**YOUR ASSIGNMENT**.
Reproduce the records character for character, from the first line up to and including the line that contains "What is the total number of tested partners shown for м.Київ?".

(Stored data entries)
===============

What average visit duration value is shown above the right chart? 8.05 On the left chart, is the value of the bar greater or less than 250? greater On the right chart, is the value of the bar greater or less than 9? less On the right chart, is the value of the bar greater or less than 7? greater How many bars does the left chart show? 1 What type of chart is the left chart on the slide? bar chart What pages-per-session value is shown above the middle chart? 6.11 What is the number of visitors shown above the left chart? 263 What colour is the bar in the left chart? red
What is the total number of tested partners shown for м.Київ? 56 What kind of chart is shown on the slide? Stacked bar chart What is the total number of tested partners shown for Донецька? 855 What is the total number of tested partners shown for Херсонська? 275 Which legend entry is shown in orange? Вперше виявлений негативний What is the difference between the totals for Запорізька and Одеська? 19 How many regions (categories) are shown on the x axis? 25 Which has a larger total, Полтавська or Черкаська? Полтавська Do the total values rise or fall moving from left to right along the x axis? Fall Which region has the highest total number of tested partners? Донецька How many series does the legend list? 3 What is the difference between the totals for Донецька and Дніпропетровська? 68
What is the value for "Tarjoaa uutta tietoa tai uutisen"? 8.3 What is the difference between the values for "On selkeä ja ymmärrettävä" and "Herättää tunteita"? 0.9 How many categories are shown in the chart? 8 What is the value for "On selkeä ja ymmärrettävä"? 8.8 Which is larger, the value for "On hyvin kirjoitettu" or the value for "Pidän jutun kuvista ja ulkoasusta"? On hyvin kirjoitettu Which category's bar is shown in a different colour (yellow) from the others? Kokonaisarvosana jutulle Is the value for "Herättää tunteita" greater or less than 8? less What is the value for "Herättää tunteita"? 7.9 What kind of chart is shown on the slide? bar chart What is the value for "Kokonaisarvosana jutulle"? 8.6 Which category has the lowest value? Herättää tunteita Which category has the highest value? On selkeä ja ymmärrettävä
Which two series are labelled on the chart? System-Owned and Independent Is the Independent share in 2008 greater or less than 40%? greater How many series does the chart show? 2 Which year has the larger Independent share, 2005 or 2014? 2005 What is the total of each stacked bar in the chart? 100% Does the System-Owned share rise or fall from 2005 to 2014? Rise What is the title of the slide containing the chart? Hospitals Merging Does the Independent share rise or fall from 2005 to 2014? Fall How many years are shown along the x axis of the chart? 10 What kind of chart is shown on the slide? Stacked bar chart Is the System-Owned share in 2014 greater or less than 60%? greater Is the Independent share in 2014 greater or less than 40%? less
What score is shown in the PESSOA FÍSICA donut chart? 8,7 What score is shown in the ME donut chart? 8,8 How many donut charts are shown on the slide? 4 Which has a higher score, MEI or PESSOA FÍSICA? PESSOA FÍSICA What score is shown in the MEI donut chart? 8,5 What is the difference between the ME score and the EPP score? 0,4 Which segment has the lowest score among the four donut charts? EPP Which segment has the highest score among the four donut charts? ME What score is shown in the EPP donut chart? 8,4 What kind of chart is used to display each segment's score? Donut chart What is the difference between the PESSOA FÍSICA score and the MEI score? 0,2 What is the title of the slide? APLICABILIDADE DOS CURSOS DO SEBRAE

===============

**SOLUTION FOR THIS PROBLEM**.
What average visit duration value is shown above the right chart? 8.05 On the left chart, is the value of the bar greater or less than 250? greater On the right chart, is the value of the bar greater or less than 9? less On the right chart, is the value of the bar greater or less than 7? greater How many bars does the left chart show? 1 What type of chart is the left chart on the slide? bar chart What pages-per-session value is shown above the middle chart? 6.11 What is the number of visitors shown above the left chart? 263 What colour is the bar in the left chart? red
What is the total number of tested partners shown for м.Київ? 56 What kind of chart is shown on the slide? Stacked bar chart What is the total number of tested partners shown for Донецька? 855 What is the total number of tested partners shown for Херсонська? 275 Which legend entry is shown in orange? Вперше виявлений негативний What is the difference between the totals for Запорізька and Одеська? 19 How many regions (categories) are shown on the x axis? 25 Which has a larger total, Полтавська or Черкаська? Полтавська Do the total values rise or fall moving from left to right along the x axis? Fall Which region has the highest total number of tested partners? Донецька How many series does the legend list? 3 What is the difference between the totals for Донецька and Дніпропетровська? 68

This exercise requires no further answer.